Regierung bleibt hart: Afghanische Ortskräfte kämpfen um Aufnahme – trotz Gerichtsklagen

Obwohl immer mehr Afghanen vor Gericht für ihr Recht kämpfen und die Taliban zunehmend brutal gegen Kritiker vorgehen, rückt die Bundesregierung nicht von ihren Einschränkungen für gefährdete Ortskräfte und Oppositionelle ab. Das belegen Antworten des Innenministeriums auf eine parlamentarische Anfrage, wie die NOZ berichtet.

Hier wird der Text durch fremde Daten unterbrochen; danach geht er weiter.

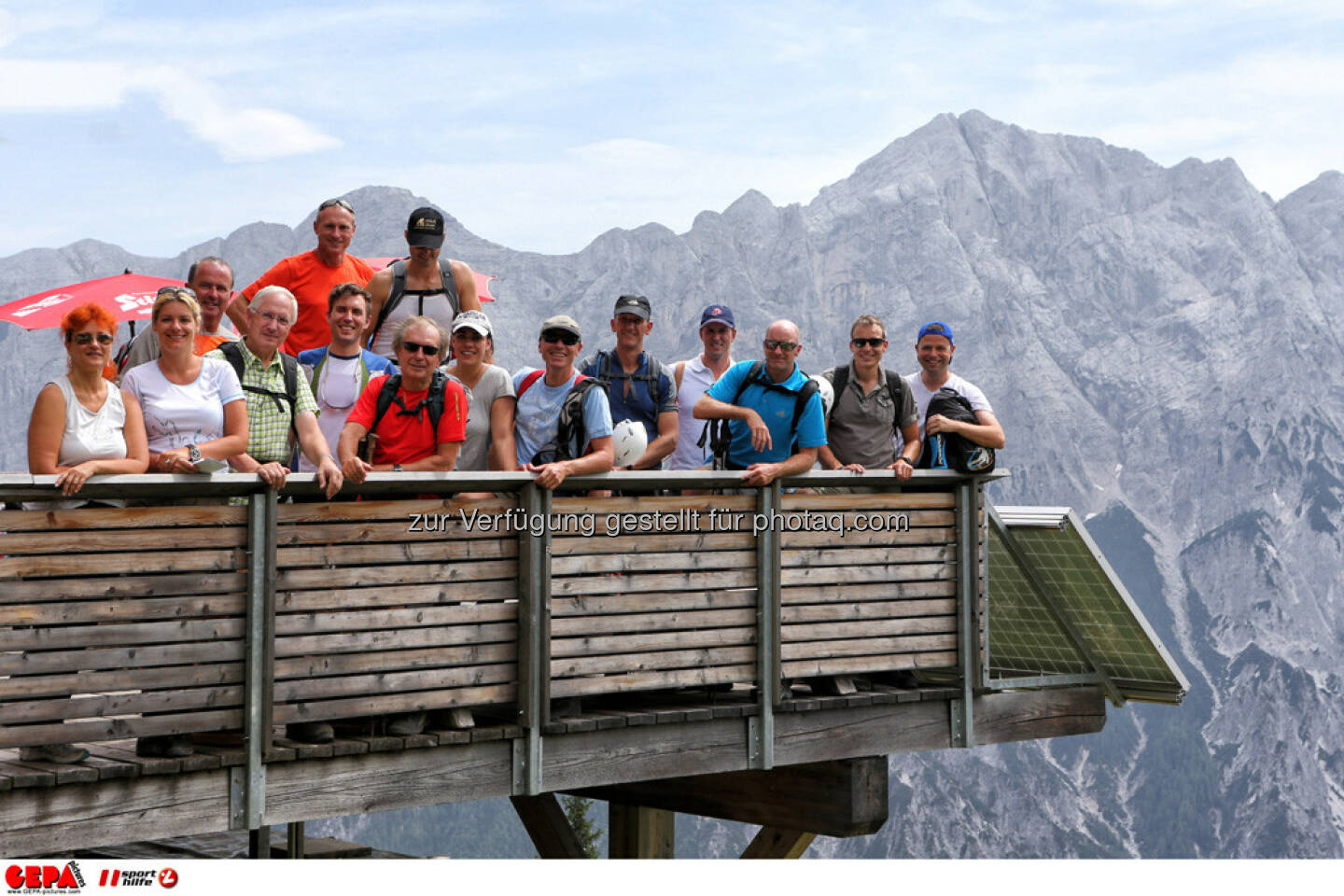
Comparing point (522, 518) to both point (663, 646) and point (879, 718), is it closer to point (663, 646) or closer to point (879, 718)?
point (663, 646)

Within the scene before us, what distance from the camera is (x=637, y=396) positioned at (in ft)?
29.0

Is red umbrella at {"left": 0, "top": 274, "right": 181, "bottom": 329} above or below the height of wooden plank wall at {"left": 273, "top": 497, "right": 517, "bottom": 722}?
above

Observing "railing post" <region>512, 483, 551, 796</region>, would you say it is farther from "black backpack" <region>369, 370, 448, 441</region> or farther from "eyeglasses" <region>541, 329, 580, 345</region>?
"eyeglasses" <region>541, 329, 580, 345</region>

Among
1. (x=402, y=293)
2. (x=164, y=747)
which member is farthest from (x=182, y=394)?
(x=402, y=293)

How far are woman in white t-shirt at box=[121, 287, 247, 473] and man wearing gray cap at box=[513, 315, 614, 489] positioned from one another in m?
1.62

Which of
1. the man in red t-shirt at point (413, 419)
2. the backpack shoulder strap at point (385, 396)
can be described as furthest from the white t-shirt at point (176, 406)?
the backpack shoulder strap at point (385, 396)

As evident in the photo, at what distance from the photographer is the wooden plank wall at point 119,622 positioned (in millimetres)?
6285

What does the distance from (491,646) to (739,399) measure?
2.21 meters

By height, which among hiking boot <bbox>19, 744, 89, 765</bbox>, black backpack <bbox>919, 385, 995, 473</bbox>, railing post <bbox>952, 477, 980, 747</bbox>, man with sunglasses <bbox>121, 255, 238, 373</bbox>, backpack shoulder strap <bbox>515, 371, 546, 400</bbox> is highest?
man with sunglasses <bbox>121, 255, 238, 373</bbox>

heute 01:02 Uhr | 3 mal gelesen

Wenig Spielraum und kaum Entgegenkommen: Laut offizieller Antwort der Bundesregierung gibt es keine Pläne, die eingeschränkten Aufnahmezusagen für Afghanen zu revidieren. Inzwischen laufen über 500 Verfahren, in denen Betroffene gegen den Widerruf ihrer Zusagen durch das Bundesamt für Migration und Flüchtlinge (Bamf) klagen – und das meist aus dem Exil in Pakistan. Clara Bünger von den Linken wirft der Regierung mangelnden Respekt vor gemachten Versprechen vor. Besonders schwer wiege ihr zufolge die jüngsten Taliban-Gesetze, die oppositionellen muslimischen Strömungen und politischem Widerspruch mit dem Tod drohen. Die Bundesregierung, so verlangt Bünger, müsse schnell und ohne neue Hürden handeln, statt Verantwortung auf Gerichte abzuwälzen. Laut ihr sei es geradezu zynisch, gefährdete Menschen auf wackligem Rechtsweg um ihr Überleben kämpfen zu lassen, wenn das Versprechen ihrer sicheren Aufnahme längst ausgesprochen war. Seit kurzem ist außerdem klar: Fast die Hälfte von gut 2.300 Afghaninnen und Afghanen, die in Pakistan auf ihre Ausreise warten, darf doch nicht nach Deutschland. Dies geschieht im Einklang mit der aktuellen Linie der Regierung, bestehende Aufnahmeprogramme drastisch einzuschränken.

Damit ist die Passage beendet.